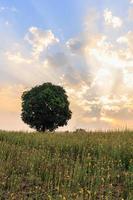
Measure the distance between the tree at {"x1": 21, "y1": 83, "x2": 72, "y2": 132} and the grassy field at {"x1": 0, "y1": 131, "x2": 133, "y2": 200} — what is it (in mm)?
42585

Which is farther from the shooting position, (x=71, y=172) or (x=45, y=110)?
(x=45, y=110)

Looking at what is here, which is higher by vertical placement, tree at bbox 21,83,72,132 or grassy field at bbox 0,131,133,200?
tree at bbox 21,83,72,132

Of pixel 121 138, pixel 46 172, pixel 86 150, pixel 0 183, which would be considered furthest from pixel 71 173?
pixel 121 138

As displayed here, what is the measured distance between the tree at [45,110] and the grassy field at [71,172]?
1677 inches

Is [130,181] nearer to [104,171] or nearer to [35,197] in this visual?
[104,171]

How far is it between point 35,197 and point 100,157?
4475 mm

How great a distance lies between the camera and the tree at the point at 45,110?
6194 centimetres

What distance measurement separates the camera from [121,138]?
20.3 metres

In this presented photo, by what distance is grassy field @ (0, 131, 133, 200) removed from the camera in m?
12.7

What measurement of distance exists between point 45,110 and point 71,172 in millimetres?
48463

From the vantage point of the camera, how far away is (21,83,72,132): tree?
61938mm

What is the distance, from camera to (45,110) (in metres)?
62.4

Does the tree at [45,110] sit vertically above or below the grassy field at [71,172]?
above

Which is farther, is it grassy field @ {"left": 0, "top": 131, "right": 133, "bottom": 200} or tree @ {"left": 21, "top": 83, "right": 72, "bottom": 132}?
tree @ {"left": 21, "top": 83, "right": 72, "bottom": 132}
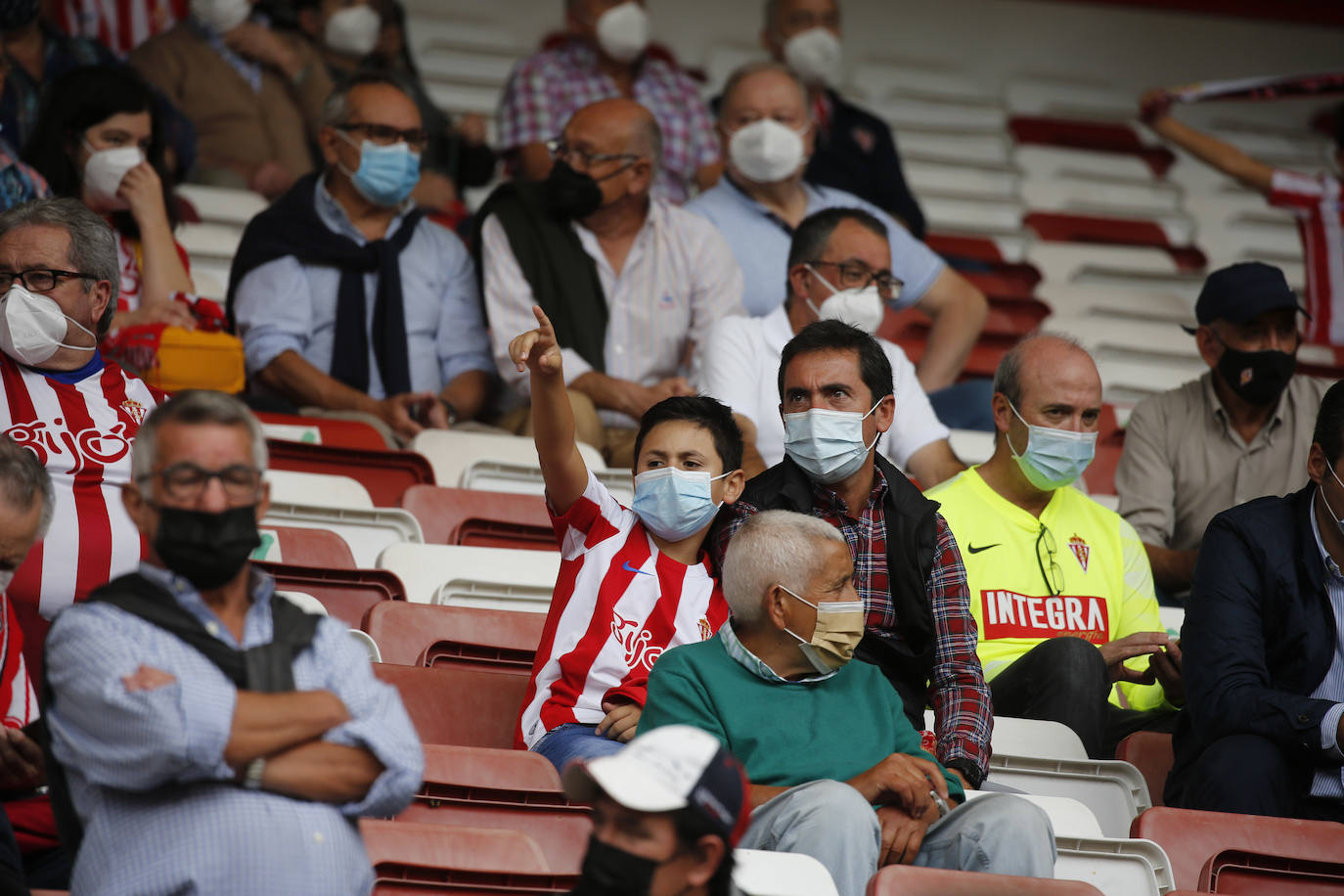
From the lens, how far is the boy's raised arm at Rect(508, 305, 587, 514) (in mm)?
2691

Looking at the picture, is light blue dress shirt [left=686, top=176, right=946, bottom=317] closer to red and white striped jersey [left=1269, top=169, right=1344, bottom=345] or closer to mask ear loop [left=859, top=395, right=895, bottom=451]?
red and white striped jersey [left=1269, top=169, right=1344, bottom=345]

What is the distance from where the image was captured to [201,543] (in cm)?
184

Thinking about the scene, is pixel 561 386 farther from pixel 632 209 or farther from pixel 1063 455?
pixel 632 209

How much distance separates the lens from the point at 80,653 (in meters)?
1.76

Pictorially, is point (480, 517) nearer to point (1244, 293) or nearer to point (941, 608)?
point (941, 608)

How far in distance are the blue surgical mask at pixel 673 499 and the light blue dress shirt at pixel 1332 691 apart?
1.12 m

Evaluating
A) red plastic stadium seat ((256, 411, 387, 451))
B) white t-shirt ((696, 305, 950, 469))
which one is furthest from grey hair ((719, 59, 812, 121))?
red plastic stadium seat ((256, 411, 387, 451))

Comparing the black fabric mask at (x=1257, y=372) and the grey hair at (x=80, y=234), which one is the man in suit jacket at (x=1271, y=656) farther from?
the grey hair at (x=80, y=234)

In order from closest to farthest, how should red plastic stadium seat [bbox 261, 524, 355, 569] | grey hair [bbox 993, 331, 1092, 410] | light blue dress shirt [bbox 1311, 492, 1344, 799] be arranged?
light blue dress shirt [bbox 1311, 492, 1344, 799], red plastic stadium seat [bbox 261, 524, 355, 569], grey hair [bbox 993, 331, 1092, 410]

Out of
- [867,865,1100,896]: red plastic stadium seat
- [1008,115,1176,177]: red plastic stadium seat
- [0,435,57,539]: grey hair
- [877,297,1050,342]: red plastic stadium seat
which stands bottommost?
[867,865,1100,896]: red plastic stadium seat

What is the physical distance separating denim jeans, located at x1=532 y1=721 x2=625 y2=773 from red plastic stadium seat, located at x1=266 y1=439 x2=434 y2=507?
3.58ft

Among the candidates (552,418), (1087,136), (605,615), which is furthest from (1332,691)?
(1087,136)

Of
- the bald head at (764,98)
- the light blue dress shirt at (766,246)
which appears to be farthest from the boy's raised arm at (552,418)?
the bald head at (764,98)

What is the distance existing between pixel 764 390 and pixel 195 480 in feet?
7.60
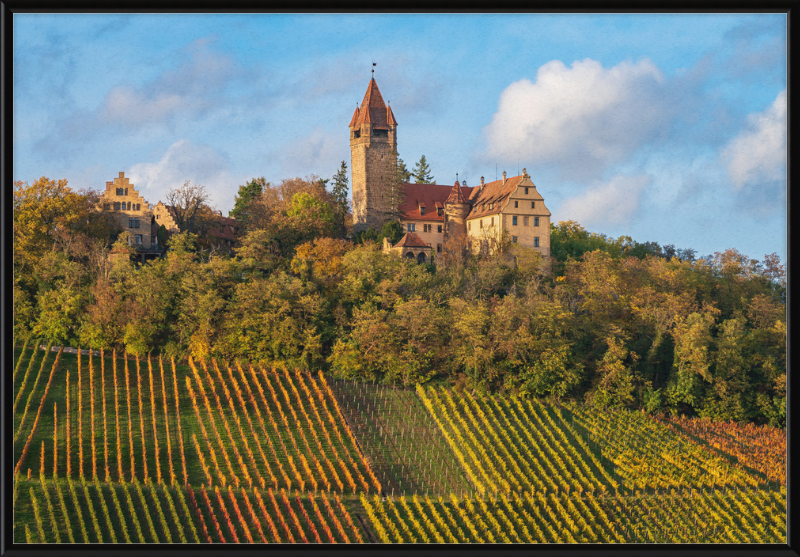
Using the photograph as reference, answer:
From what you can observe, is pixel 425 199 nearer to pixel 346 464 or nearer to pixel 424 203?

· · ·

Task statement: Omit all pictures while transcribing the entries verbatim.

Solution:
Measure the distance between the tree at {"x1": 21, "y1": 83, "x2": 72, "y2": 132} and the grassy field at {"x1": 0, "y1": 131, "x2": 133, "y2": 200} — what is it (in mm)?
42585

Which is farther from the shooting position, (x=71, y=172) or (x=45, y=110)?
(x=45, y=110)

Looking at what is here, which is higher by vertical placement, tree at bbox 21,83,72,132 or grassy field at bbox 0,131,133,200?
tree at bbox 21,83,72,132

Of pixel 121 138, pixel 46 172, pixel 86 150, pixel 0 183, which would be considered furthest from pixel 71 173?
pixel 121 138

As displayed here, what is the measured distance between the tree at [45,110] and the grassy field at [71,172]?
1677 inches

Is [130,181] nearer to [104,171] or nearer to [35,197] in this visual?
[104,171]

How far is it between point 35,197 and point 100,157?
4475 mm

How great a distance lies between the camera and the tree at the point at 45,110?
6194 centimetres

What distance measurement separates the camera from [121,138]?
20.3 metres

In this presented photo, by what distance is grassy field @ (0, 131, 133, 200) removed from the camera in m?
12.7

What measurement of distance exists between point 45,110 and point 71,172 in millimetres?
48463

From the vantage point of the camera, how far away is (21,83,72,132): tree?
61938mm

What is the distance, from camera to (45,110) (in metres)?
62.4

Does the tree at [45,110] sit vertically above or below the grassy field at [71,172]?
above

Which is farther, is it grassy field @ {"left": 0, "top": 131, "right": 133, "bottom": 200} or tree @ {"left": 21, "top": 83, "right": 72, "bottom": 132}?
tree @ {"left": 21, "top": 83, "right": 72, "bottom": 132}
From the lens, how far is the boy's raised arm at Rect(508, 305, 587, 514) (in mm)?
2691

Looking at the picture, is light blue dress shirt [left=686, top=176, right=946, bottom=317] closer to red and white striped jersey [left=1269, top=169, right=1344, bottom=345] or closer to mask ear loop [left=859, top=395, right=895, bottom=451]?
red and white striped jersey [left=1269, top=169, right=1344, bottom=345]

What is the distance from where the image was captured to [201,543] (in cm)?
184

Thinking about the scene, is pixel 561 386 farther from pixel 632 209 or farther from pixel 1063 455?
pixel 632 209

How much distance separates the lens from the point at 80,653 (in meters)?
1.76

Pictorially, is point (480, 517) nearer to point (1244, 293) or nearer to point (941, 608)?
point (941, 608)

How far in distance are the blue surgical mask at pixel 673 499 and the light blue dress shirt at pixel 1332 691 apart?
1.12 m

Evaluating
A) red plastic stadium seat ((256, 411, 387, 451))
B) white t-shirt ((696, 305, 950, 469))
which one is furthest from grey hair ((719, 59, 812, 121))?
red plastic stadium seat ((256, 411, 387, 451))

Comparing the black fabric mask at (x=1257, y=372) and the grey hair at (x=80, y=234), which one is the man in suit jacket at (x=1271, y=656) farther from?
the grey hair at (x=80, y=234)

In order from closest to farthest, how should red plastic stadium seat [bbox 261, 524, 355, 569] | grey hair [bbox 993, 331, 1092, 410] | light blue dress shirt [bbox 1311, 492, 1344, 799] be arranged?
light blue dress shirt [bbox 1311, 492, 1344, 799], red plastic stadium seat [bbox 261, 524, 355, 569], grey hair [bbox 993, 331, 1092, 410]

Out of
- [867,865,1100,896]: red plastic stadium seat
- [1008,115,1176,177]: red plastic stadium seat
- [0,435,57,539]: grey hair
- [877,297,1050,342]: red plastic stadium seat
which stands bottommost?
[867,865,1100,896]: red plastic stadium seat

What is the physical distance separating denim jeans, located at x1=532 y1=721 x2=625 y2=773 from red plastic stadium seat, located at x1=266 y1=439 x2=434 y2=507?
3.58ft

Among the candidates (552,418), (1087,136), (605,615), which is furthest from (1332,691)?
(1087,136)

Of
- the bald head at (764,98)
- the light blue dress shirt at (766,246)
which appears to be farthest from the boy's raised arm at (552,418)?
the bald head at (764,98)

What is the distance existing between pixel 764 390 and pixel 195 480 in feet?
7.60
Using the photograph as reference, answer:
From what you can observe, is pixel 425 199 nearer to pixel 346 464 or nearer to pixel 424 203?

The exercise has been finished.